Here we present a novel methodology, multi-species Genotyping By Sequencing (msGBS), as a next step to tackle this challenge. First, a multi-species meta-reference database containing thousands of gDNA clusters per species is created from GBS derived High Throughput Sequencing (HTS) reads. Second, GBS derived HTS reads from multi-species root samples are mapped to this meta-reference which, after a filter procedure to increase the taxonomic resolution, allows the parallel quantification of multiple species.
The msGBS signal of 111 mock-mixture root samples, with up to 8 plant species per sample, was used to calculate the within-species abundance. Optional subsequent calibration yielded the across-species abundance. The within- and across-species abundances highly correlated (R2 range 0.72-0.94 and 0.85-0.98, respectively) to the biomass-based species abundance. Compared to a qPCR based method which was previously used to analyze the same set of samples, msGBS provided similar results. Additional data on 11 congener species groups within 105 natural field root samples showed high taxonomic resolution of the method.
This dataset belongs to the article "msGBS: A new high-throughput approach to quantify the relative species abundance in root samples of multi-species plant communities". msGBS is a technique that uses Genotyping By Sequencing on mixed plant species root samples which, after a filtering step to increase the taxonomic resolution and calibration, is able to estimate plant species abundances.
The article uses data of two different experiment:
- the Jena field survay (13 plant species) and
- the Dutch field survay (120 plant species).
Methods
The data is based on 3 lanes of High Throuput sequencing (Hiseq X PE 2*150bp) data. The Lab protocol is based on Genotyping By Sequencing (Elshire, 2011) but is adjusted in design as described in the manuscript and applied to mixed species samples instead of species pure material. Downstream analysis is not aimed to identify SNP's as in the original method but to quantify the relative abundance of the species present the the plant root mixture.
The data was processed by the msGBS pipeline (available at: GitHub (https://github.com/NielsWagemaker/scripts_msGBS/tree/msGBS-1.0).
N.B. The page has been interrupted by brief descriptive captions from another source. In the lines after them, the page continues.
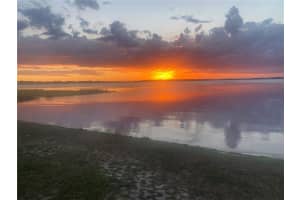 100 DIVISION STREET, CLERMONT, FL 34711 - MLS#MFRO6381554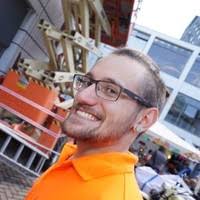 20+ "Delmaar" profiles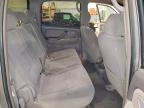 2006 Toyota Tundra Double Cab SR5
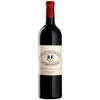 Chateau Pavie Macquin 柏菲玛凯酒庄红葡萄酒2016 商品缩略图0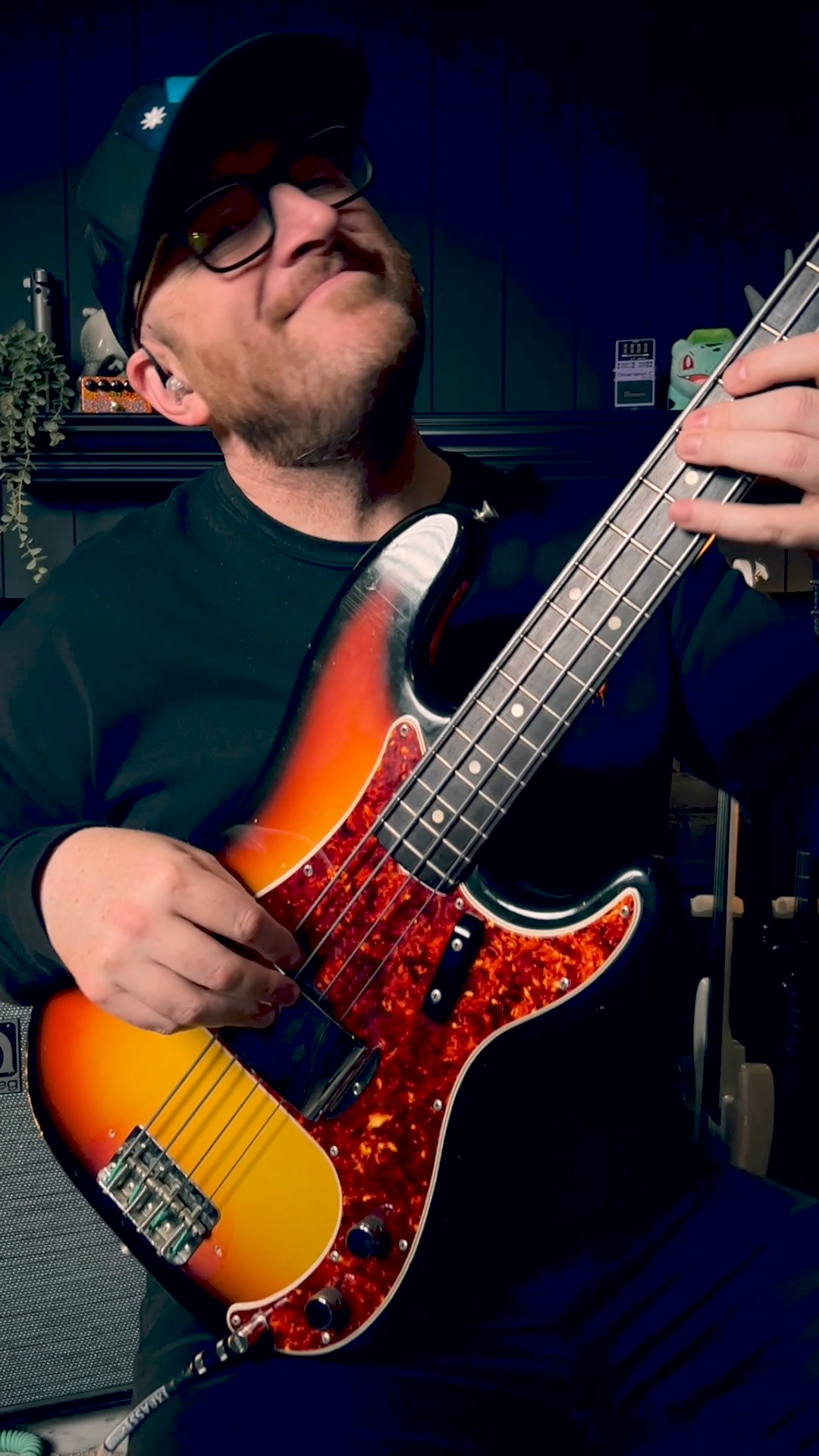 3 answers to “What’s the deal with the pickup cover ...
A new, easy to install, snakemake pipelin is also available but not descripbed in the article (https://github.com/NielsWagemaker/scripts_msGBS/tree/msGBS-snake).
Usage notes
Included in this Dryad dataset are a Barcode file for demultiplexing the Raw sequence data available at NCBI Sequence read Archive (SRA; https://www.ncbi.nlm.nih.gov/bioproject/PRJNA604964), the metareference genome and a raw .csv data analysis output file. Also included are several -in-between- analysis files as described in the article supplemental data.
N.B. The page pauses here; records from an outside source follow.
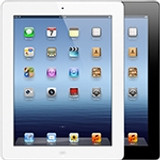 iPad 3rd Gen. Cases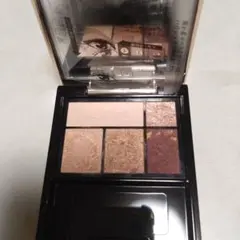 資生堂マキアージュドラマティックスタイリングアイズ　RD606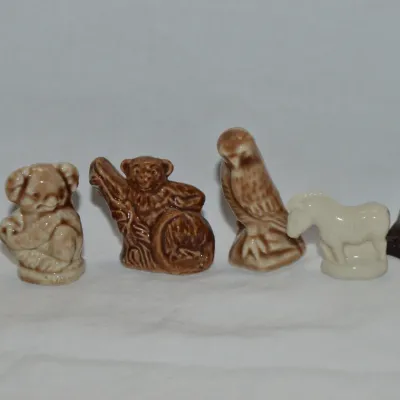 Sale Photo Thumbnail #158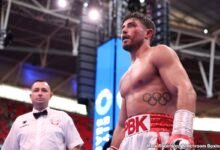 1753827435 Josh Kelly Volunteers To End Turki Alalshikhs Search For A.jpg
In the Dryad overview file (overview_DOCS.pptx), the available files are annotated to the several bioinformatical processes of the pipeline in order to navigate through the data files.
Extended descriptions on bioinformatics are available in the supplemental data of the article.
Raw data of Figures and Tables of the Manuscript are available (RAW_DATA_Wagemaker_et_al_MER_2020.xlsx) as well as metareference genomes.